[修士論文] Deep Learning based Semantics Model for Software Defect Prediction

2/4 に小林研M2の黎さんが修士論文の発表を行いました.

論文題目:Deep Learning based Semantics Model for Software Defect Prediction
論文概要:

Software defect prediction (SDP) is an important technique that can help developers to focus on modules which are more likely to occur failure. However, traditional methods mainly focus on statistical metrics and ignore the semantics and syntax of source code. Although existing deep learning-based can generate semantics features, they can not learn the semantics of identical token under different contexts. Besides, Due to the limited amount of data, the deep learning-based models may not be able to perform their corresponding prediction capabilities.
In this paper, to deeply extract the semantics of source code, we propose a technique to extract semantic feature by using BERT model for SDP. We pretrain BERT model with a large code corpus collected from BigCode. Then we convert token sequences into embeded token vectors with our BERT model and utilize Bidirectional Long-Short Term Memory Network (BiLSTM) to learn contexts information among tokens. After that, we adopt max pooling and average pooling to generate features. Both methods can reduce the complexity of our model to relieve the overfitting problem. Besides attention mechanism is adopted to extract information of important nodes.
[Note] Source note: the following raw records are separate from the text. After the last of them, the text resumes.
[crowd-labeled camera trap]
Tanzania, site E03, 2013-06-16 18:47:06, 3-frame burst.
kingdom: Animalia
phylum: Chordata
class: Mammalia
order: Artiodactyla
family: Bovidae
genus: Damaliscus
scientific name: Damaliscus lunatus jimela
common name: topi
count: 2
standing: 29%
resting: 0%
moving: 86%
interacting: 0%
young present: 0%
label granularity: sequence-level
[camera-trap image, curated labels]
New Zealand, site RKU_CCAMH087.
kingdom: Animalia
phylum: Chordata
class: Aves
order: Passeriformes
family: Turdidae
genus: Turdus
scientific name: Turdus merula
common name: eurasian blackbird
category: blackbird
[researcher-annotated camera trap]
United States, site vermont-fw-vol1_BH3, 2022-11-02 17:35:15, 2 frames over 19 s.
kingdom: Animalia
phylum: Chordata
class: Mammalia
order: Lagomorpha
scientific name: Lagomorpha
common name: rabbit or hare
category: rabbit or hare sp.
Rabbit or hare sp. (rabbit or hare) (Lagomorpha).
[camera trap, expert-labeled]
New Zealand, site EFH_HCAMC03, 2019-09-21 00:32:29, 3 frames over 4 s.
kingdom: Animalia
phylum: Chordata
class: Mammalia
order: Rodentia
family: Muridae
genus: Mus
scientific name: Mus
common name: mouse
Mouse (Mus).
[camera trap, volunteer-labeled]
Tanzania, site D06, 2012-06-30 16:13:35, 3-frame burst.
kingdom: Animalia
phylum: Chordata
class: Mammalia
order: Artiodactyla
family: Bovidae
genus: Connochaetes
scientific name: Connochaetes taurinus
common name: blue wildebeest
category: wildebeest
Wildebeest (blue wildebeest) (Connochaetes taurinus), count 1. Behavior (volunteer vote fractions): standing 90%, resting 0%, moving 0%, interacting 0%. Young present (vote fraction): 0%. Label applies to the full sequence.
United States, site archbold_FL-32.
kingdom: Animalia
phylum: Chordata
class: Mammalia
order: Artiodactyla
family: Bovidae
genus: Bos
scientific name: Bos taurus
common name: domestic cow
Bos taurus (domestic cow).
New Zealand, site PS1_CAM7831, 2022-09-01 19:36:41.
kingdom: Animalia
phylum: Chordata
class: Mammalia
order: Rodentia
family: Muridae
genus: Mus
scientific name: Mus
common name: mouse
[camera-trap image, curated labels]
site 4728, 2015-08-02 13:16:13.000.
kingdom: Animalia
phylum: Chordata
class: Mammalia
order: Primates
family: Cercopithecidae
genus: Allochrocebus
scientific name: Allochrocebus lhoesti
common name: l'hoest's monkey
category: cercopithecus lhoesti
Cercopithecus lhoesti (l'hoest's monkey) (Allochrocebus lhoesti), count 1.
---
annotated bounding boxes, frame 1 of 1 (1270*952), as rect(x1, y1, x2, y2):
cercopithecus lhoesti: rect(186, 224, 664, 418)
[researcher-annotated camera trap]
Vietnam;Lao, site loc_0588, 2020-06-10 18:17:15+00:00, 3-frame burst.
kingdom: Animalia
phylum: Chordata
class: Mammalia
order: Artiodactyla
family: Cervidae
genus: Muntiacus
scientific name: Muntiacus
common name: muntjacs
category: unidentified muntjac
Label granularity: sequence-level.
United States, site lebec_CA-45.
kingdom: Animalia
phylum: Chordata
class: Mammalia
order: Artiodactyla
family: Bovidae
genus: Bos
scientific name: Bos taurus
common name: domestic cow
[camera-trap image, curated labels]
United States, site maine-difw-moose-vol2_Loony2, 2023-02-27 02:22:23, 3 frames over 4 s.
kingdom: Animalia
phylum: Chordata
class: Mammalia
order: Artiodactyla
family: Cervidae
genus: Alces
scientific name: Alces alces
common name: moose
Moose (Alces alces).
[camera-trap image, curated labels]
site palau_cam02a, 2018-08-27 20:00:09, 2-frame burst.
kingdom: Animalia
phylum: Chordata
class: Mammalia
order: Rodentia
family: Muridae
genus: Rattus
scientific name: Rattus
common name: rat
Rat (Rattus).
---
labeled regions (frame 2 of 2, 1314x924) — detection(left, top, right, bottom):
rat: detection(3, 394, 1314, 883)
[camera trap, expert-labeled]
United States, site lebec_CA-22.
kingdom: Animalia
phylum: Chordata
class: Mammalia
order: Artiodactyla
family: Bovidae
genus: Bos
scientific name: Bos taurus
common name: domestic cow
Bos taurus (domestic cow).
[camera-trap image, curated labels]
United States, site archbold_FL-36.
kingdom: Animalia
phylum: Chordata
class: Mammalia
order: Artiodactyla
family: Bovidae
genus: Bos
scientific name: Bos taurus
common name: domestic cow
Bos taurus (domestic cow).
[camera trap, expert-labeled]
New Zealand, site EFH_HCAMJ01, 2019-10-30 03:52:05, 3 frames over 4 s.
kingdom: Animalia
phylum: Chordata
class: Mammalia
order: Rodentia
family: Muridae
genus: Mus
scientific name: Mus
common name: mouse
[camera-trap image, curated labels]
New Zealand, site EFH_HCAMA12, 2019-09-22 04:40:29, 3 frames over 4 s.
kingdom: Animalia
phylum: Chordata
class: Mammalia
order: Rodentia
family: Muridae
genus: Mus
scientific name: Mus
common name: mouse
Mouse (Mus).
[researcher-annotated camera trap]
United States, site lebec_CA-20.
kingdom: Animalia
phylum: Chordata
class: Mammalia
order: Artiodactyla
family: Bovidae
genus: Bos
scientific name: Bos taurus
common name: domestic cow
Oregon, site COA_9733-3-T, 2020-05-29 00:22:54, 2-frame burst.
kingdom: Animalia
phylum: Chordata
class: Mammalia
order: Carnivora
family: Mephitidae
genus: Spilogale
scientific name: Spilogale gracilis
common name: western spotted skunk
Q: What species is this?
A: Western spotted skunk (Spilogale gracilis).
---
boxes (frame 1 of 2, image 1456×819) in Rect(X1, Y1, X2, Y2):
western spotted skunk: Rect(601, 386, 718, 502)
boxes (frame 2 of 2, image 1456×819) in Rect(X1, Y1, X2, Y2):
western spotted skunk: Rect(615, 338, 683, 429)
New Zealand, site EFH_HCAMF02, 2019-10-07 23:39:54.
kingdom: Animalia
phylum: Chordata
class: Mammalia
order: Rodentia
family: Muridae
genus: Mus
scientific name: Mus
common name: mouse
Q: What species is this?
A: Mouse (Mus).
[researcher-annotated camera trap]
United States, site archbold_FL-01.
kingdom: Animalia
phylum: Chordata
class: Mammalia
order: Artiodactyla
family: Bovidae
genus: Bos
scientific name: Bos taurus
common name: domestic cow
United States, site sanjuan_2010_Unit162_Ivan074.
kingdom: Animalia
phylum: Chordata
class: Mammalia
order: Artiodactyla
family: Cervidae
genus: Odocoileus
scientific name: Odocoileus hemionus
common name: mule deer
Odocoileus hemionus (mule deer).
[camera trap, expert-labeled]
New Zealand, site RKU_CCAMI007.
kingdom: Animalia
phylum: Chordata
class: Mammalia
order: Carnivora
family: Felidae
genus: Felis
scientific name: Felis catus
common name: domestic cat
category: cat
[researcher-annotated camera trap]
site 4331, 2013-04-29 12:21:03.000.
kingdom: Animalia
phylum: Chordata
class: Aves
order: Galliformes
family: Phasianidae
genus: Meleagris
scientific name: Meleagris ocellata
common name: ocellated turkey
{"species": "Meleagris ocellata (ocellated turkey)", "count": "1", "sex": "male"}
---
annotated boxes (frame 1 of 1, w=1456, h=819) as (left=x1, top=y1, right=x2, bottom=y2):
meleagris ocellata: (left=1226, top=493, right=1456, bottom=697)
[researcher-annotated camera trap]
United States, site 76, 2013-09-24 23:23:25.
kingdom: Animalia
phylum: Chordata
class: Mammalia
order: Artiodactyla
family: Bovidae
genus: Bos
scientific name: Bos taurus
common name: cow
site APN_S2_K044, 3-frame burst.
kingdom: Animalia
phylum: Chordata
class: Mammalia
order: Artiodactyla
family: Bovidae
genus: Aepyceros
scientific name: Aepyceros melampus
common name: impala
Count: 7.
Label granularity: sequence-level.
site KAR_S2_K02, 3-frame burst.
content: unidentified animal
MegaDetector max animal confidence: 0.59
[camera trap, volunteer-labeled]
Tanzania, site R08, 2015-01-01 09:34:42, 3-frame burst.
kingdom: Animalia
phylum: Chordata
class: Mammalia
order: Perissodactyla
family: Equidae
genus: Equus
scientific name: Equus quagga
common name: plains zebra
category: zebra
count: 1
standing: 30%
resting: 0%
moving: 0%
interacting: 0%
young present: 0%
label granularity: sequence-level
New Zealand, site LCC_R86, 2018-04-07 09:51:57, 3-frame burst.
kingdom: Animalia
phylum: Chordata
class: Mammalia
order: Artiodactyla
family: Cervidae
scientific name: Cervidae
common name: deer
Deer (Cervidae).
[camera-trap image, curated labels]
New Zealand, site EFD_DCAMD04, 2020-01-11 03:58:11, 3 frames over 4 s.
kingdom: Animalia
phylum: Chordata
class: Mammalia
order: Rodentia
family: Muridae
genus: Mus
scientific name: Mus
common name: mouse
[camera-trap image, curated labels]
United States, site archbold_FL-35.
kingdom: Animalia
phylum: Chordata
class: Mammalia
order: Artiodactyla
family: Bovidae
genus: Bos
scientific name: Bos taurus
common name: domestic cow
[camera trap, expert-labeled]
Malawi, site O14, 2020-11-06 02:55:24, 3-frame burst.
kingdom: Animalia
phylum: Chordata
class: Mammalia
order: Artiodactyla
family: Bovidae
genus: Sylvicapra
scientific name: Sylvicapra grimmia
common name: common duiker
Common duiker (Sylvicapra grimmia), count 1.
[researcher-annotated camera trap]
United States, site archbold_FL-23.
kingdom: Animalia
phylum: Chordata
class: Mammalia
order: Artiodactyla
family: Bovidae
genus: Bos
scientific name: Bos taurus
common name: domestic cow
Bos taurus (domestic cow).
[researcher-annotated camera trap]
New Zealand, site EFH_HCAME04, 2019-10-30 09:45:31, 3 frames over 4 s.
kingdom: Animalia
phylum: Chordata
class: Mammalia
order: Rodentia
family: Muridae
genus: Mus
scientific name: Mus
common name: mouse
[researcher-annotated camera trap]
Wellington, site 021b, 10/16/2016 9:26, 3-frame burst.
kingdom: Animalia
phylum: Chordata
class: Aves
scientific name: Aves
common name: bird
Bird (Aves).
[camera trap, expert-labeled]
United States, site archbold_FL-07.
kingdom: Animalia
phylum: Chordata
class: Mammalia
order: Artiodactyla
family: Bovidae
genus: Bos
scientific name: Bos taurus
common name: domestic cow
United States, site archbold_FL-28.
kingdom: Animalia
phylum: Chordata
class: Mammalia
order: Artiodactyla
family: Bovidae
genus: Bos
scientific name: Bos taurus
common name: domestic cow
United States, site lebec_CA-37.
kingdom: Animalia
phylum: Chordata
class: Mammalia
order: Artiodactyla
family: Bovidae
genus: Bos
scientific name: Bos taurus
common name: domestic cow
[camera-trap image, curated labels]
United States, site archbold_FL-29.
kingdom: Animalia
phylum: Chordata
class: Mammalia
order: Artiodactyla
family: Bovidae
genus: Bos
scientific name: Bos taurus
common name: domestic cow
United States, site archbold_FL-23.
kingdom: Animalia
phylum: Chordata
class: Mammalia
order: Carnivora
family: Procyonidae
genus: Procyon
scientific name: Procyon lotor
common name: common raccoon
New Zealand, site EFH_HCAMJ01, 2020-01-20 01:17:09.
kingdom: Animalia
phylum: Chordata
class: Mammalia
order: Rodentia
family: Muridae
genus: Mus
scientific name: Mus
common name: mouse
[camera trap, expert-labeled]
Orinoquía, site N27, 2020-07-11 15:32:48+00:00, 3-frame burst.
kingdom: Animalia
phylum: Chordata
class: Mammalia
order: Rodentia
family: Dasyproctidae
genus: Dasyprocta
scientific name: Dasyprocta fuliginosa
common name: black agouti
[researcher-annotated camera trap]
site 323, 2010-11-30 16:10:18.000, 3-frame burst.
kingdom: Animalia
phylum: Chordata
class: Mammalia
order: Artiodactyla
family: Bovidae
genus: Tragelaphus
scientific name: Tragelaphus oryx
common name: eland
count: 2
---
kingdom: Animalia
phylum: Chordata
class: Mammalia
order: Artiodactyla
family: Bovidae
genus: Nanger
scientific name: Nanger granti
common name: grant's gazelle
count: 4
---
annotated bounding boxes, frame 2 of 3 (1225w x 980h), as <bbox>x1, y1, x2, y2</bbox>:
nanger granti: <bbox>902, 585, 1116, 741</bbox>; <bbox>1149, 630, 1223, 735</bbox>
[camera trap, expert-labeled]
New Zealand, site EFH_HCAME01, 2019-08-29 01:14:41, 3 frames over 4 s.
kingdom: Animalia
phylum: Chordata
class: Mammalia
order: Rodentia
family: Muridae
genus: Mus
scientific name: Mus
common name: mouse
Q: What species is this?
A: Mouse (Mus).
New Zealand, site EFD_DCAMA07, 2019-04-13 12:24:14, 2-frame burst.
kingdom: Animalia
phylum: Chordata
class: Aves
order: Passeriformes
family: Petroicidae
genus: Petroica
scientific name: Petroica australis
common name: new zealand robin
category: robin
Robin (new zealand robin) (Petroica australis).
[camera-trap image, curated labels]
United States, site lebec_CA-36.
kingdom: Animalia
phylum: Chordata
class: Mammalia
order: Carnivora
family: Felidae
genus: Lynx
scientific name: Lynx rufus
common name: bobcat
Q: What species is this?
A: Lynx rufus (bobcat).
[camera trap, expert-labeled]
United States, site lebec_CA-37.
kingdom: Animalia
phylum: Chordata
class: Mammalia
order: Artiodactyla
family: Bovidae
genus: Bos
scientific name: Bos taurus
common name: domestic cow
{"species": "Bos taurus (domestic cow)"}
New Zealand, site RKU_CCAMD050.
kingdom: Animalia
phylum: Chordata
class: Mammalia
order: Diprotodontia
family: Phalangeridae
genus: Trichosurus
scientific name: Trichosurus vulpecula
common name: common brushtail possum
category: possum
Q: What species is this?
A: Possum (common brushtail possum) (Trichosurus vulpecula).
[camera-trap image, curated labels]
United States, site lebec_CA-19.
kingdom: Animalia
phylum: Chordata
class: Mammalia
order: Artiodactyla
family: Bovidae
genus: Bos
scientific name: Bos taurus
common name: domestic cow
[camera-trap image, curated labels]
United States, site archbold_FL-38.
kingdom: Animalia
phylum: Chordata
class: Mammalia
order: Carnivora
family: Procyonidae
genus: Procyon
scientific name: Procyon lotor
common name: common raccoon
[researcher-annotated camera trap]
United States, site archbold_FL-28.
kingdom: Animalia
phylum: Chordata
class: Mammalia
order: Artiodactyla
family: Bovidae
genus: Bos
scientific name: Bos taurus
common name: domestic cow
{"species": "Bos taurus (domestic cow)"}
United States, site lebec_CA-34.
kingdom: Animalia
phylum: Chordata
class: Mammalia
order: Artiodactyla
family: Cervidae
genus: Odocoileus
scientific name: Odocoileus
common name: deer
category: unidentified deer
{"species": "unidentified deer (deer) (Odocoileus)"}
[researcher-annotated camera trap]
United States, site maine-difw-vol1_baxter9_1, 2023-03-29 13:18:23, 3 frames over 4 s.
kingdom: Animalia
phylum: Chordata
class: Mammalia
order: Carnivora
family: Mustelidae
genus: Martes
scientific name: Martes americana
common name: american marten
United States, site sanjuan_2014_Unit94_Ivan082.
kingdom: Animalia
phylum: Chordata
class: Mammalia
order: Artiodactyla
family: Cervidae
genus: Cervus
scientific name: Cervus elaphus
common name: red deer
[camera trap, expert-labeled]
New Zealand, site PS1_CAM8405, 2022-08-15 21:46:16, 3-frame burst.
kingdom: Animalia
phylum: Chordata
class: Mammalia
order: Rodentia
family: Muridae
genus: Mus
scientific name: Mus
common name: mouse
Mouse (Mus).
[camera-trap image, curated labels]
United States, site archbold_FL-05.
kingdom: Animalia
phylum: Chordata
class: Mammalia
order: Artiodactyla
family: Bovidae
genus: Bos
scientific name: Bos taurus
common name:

To evaluate our approach, we divide the experiment into two types; one is Within-Project Defect Prediction (WPDP), another is Cross-Project Defect Prediction (CPDP). We compare with two other deep learning-based models, including Convolutional Neural Networks (CNN) and BiLSTM. To train the model, we adopt the logistics regression classifier. Besides, we also compare our model with two statistical-based models ? all the comparisons conducted with both WPDP and CPDP type experiments. To relieve the overfitting problem, we adopted a data augmentation strategy to generate more training dataset. Apart from that, we also compare our pretrained BERT model and Word2vec model. Finally, we evaluate two data processing methods, full-token and AST-node. We compare two processing method by conducting the length of coverage on each project from 50% to 90% in both WPDP and CPDP experiment
The results show that the average F1 score on our ten projects of our proposed BERT-based fine-tuning model is 8.8%, 2.3%, 9%, and 7% higher than BiLSTM, CNN and two other traditional models, respectively in WPDP. For CPDP, the results are 12.6%, 4.7%, 10.2% and 7% in F1 score. The data augmentation strategy can improve 0.54 in the F1 score. However, our BERT embedding does not outperform Word2vec. Finally, we found that full-token data type can achieve better performance than AST-node as it can present more semantics of sequences.